Exercise passage —
SOOOOOOOOO to top everything off. We just found out that he ran off to his exgf last night. WOO HOO way to seal the deal right???

Great Birthday!! LOL


----------



## HairEgo (Feb 28, 2009)

Originally Posted by *tinktink22* /img/forum/go_quote.gif SOOOOOOOOO to top everything off. We just found out that he ran off to his exgf last night. WOO HOO way to seal the deal right??? 
Great Birthday!! LOL

That shouldnt even be relevant, its done...over. It doesnt matter what he does from this point forward as he is a part of your past not your present or future...


----------



## pinksugar (Feb 28, 2009)

YAY!!!

go you! congratulations! I know how hard it is, but how much better do you feel now it's done, right?

happy birthday chicken, I hope this year brings you everything you wish for, and the kind of guy you truly deserve, the complete opposite of this stupid fool


----------



## Ozee (Feb 28, 2009)

Originally Posted by *tinktink22* /img/forum/go_quote.gif SOOOOOOOOO to top everything off. We just found out that he ran off to his exgf last night. WOO HOO way to seal the deal right??? 
Great Birthday!! LOL

Ergh what a ******bag, just goes to show you 20000000% made the right choice


----------



## Aprill (Feb 28, 2009)

Originally Posted by *HairEgo* /img/forum/go_quote.gif That shouldnt even be relevant, its done...over. It doesnt matter what he does from this point forward as he is a part of your past not your present or future... Yup!! He's useless in your current life.... a turd in a punchbowl




...not worth being bothered with


----------



## tinktink22 (Mar 3, 2009)

Extracted information —

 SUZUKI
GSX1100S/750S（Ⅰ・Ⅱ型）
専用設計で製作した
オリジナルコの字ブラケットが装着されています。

* * *

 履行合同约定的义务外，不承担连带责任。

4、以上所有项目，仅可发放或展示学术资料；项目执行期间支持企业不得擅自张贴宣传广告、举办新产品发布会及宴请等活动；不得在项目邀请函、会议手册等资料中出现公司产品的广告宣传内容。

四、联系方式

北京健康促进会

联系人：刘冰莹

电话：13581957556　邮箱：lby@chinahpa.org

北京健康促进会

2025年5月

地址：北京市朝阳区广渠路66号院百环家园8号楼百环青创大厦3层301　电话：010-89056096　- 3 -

Instructions —
A. Answer these questions from the forum thread:
(i) According to the first post, where did he go last night?
(ii) In HairEgo's reply, what is he a part of, and what is he not a part of?
(iii) What does Aprill call him after agreeing with HairEgo?
B. Reproduce the forum thread word for word from "## HairEgo (Feb" to "pinksugar (Feb 28, 2009)".
C. In the forum thread, why does HairEgo say that what he did last night shouldn't even matter?
The records have nothing to do with the forum thread.

Results of the tasks —
A.
(i) He ran off to his ex-girlfriend ("exgf").
(ii) He is a part of your past, not your present or future.
(iii) A turd in a punchbowl.

B.
## HairEgo (Feb 28, 2009)

Originally Posted by *tinktink22* /img/forum/go_quote.gif SOOOOOOOOO to top everything off. We just found out that he ran off to his exgf last night. WOO HOO way to seal the deal right??? 
Great Birthday!! LOL

That shouldnt even be relevant, its done...over. It doesnt matter what he does from this point forward as he is a part of your past not your present or future...


----------



## pinksugar (Feb 28, 2009)

C. HairEgo says it's done and over. Nothing he does from now on matters, because he is a part of her past, not her present or future.